Mining company Molycorp plunged to a loss during the third quarter as prices for its rare-earth ores continued at a small fraction of their last year highs.
Because of the slump in rare-earth prices and higher expenses, the company posted a net loss of $15.5 million, or 19 cents per share, in the three months ended Sept. 30, compared with a profit of $45.1 million, or 49 cents per share, a year earlier.
The loss this year would have been larger had it not been for a $29 million income tax credit.
The loss matched the average of four analysts polled by MarketWatch.
Quarterly revenues rose 49 percent from a year ago to $205.6 million, as the company completed most of the first phase of renovating its open-pit mine in Mountain Pass, Calif., about 15 miles south of Primm. All of the growth came from other minerals and processed ores produced at facilities elsewhere.
Molycorp shares fell 29 cents, or 3.23 percent, Thursday to close at $8.68 in regular trading on the New York Stock Exchange. The stock had hit an all-time low of $8.64 a share during the day.
But in after-hours trading, Molycorp's stock rose 59 cents, or 6.8 percent, to reach $9.27 at 6 p.m. PDT.
Investors saw hope in the statements by Molycorp CEO Mark Smith in a conference call with analysts.
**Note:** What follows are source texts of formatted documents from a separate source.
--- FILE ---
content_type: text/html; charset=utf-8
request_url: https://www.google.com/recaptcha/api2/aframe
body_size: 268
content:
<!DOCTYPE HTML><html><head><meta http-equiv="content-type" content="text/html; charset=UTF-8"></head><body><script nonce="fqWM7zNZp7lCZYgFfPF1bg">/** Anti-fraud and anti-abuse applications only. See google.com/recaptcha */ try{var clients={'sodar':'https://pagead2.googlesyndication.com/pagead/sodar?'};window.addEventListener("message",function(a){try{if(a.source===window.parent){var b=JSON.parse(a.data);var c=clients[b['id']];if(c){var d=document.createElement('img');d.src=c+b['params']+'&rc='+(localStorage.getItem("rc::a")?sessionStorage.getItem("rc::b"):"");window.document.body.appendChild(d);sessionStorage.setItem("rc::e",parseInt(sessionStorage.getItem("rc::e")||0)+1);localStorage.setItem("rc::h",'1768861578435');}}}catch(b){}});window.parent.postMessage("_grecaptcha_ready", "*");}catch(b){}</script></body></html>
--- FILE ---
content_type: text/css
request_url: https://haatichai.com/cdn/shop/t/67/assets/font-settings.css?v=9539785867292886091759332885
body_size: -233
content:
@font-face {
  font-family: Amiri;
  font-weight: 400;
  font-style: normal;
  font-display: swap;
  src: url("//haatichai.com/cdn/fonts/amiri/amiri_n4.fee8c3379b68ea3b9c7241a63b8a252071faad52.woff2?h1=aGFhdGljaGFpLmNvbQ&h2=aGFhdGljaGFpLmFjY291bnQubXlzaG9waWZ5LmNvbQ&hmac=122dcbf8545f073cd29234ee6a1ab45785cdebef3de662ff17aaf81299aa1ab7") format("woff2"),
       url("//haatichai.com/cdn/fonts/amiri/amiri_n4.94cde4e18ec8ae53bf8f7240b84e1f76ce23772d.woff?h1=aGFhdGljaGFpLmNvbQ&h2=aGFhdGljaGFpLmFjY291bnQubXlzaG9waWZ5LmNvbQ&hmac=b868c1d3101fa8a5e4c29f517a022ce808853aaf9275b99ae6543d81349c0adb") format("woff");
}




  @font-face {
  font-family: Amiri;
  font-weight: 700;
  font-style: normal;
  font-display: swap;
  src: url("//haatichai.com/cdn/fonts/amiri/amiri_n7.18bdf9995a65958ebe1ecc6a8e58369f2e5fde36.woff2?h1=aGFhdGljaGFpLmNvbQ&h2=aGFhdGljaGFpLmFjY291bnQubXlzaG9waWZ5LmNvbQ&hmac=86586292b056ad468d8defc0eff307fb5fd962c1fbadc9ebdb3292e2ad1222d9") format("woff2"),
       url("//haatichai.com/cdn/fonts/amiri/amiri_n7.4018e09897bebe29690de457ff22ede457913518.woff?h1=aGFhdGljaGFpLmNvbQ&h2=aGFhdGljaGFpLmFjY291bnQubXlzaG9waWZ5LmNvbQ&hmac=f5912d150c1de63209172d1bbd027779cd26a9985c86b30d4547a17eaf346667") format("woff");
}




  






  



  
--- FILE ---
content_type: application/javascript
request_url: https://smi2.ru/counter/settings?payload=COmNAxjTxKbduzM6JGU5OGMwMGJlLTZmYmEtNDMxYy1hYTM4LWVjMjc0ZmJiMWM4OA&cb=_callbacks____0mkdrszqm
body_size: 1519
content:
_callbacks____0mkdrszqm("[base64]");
He suggested some companies had started buying fresh supplies of rare earth after months of using what they had stored.
"Several of our customers continue to work to deplete large volumes of stockpiles," Smith said. "We are seeing signs these companies are coming back into the market."
Rare earths, in tiny quantities, improve the performance of magnets critical to products ranging from cellphones to laser-guided bombs to windmills. Tightening exports from China, which accounts for 97 percent of the world's supply, led to a rare-earths bubble last year.
As the world economy slowed, demand for rare earths has dropped even as new production sources came on line. The average selling price for ores mined at Mountain Pass has plummeted to $25 per kilogram from $125 a year ago, leading to a corresponding 83 percent drop in revenues to $20.9 million from the location.
The stock price has suffered, too, falling from a peak of $79.16 in May 2011, the height of the bubble.
This led attorneys representing several shareholders to file a class action lawsuit against Molycorp early this year, contending that management had fraudulently hyped the company's prospects. The company has denied any misrepresentations to Wall Street.
The mine now has 365 full-time employees, triple the number a year ago during construction. The large majority of those people commute from Las Vegas.
Smith revealed that what has been dubbed Project Phoenix, a combination of new and refurbished facilities and expansion of the mine, would run about $150 million overbudget. The company has blamed the overrun on allegedly defective work by contractor M&K Chemical Engineering Consultants Inc., which was sued last week in federal court in Colorado.